Это был весьма уместный комментарий, предназначенный для того, чтобы дать мне возможность рассказать о своих знаниях и достижениях, словно речь шла о собеседовании при приеме на работу. Наверное, стоило бы воспользоваться случаем, чтобы не молчать и похвастаться некоторыми из моих успехов, которые произведут на сеньора Фритц-Брионеса должное впечатление. А когда он оценит мой профессионализм, то мы перейдем к более серьезным темам.
Видимо, он не привык к тому, чтобы на его слова отвечали молчанием, потому что выражение его лица исказилось, когда ему пришлось проявить настойчивость.
– Мне сказали правду?
– Если бы это было неправдой, меня бы тут, вероятно, не было.
Он прищурился, словно таким образом ему было проще различить грань между надменностью и наивностью. Я попыталась представить себе, что он сейчас видел: своенравную девушку, одетую в комфортную, но не слишком нарядную одежду, с кое-как собранными волосами и смотревшую на него так, словно этот разговор уже начал ей наскучивать. Я подумала о Марле, которая, увидев меня в этот момент, упрекнула бы меня в отсутствии энтузиазма, и подумала, что стоит вести себя посговорчивее, чтобы не спугнуть потенциального клиента.

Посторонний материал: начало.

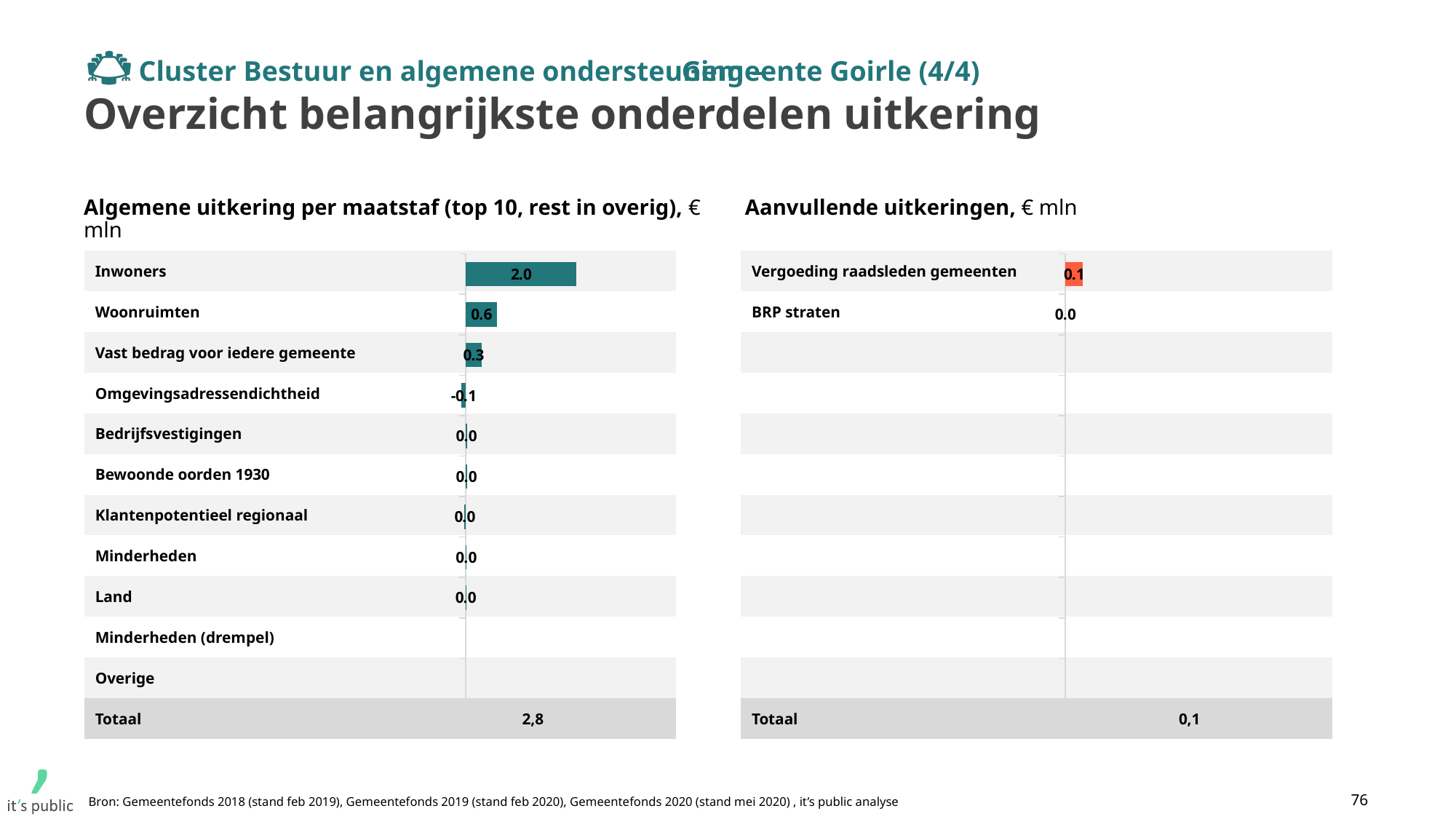
In the chart 'Algemene uitkering per maatstaf', what is the value for Woonruimten? 0.6 What kind of chart is the 'Aanvullende uitkeringen' chart? Bar chart In the chart 'Algemene uitkering per maatstaf', which category has the lowest (negative) value? Omgevingsadressendichtheid In the chart 'Algemene uitkering per maatstaf', what is the Totaal shown at the bottom? 2,8 In the chart 'Algemene uitkering per maatstaf', which is larger: Woonruimten or Vast bedrag voor iedere gemeente? Woonruimten In the chart 'Algemene uitkering per maatstaf', which category has the highest value? Inwoners In the chart 'Algemene uitkering per maatstaf', what is the value for Inwoners? 2.0 In the chart 'Algemene uitkering per maatstaf', what is the value for Vast bedrag voor iedere gemeente? 0.3 In the chart 'Aanvullende uitkeringen', what is the value for BRP straten? 0.0 In the chart 'Algemene uitkering per maatstaf', what is the value for Omgevingsadressendichtheid? -0.1 In the chart 'Aanvullende uitkeringen', what is the value for Vergoeding raadsleden gemeenten? 0.1 In the chart 'Algemene uitkering per maatstaf', what is the difference between the values for Inwoners and Woonruimten? 1.4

– Ну что? – спросил Фритц-Брионес, раскинув руки, словно хотел охватить ими все помещение. – Как вам моя библиотека?
Марла всегда предупреждала меня, чтобы я не говорила первое, что приходит мне в голову. Моя прямолинейность слишком часто доставляла нам неприятности. Поэтому я не стала отвечать, что коллекция его книг была чересчур помпезной и скучной и что, казалось, он собрал ее, чтобы похвастаться своими знаниями и интересами, будто она была продолжением его личности, столь тщательно выверенной, что ее было невозможно воспринимать всерьез. Что не верила, что он прочитал хотя бы четвертую часть этих книг, которыми так дорожил, и что единственной частью этой библиотеки, куда он на самом деле заглядывал, были, должно быть, ее темные уголки, в которых Постегильо соперничал с Кеном Фоллеттом.
– Очень интересная.
Этот ответ принес ожидаемые результаты. Приняв комплимент, Фритц-Брионес протянул мне книгу, лежавшую на коленях у его матери.
Жозефина не стала сопротивляться, но проследила взглядом за тем, как том перешел из ее рук в руки ее сына, а потом – и в мои.
– Что думаете, Грета?
Я бережно взяла экземпляр, убедившись, чтобы женщина видела, что я обращаюсь с ним как минимум с той же заботой, что и она. Мне хотелось, чтобы она понимала, что книга – в безопасности, хотя я и не знала, способна ли она была это оценить.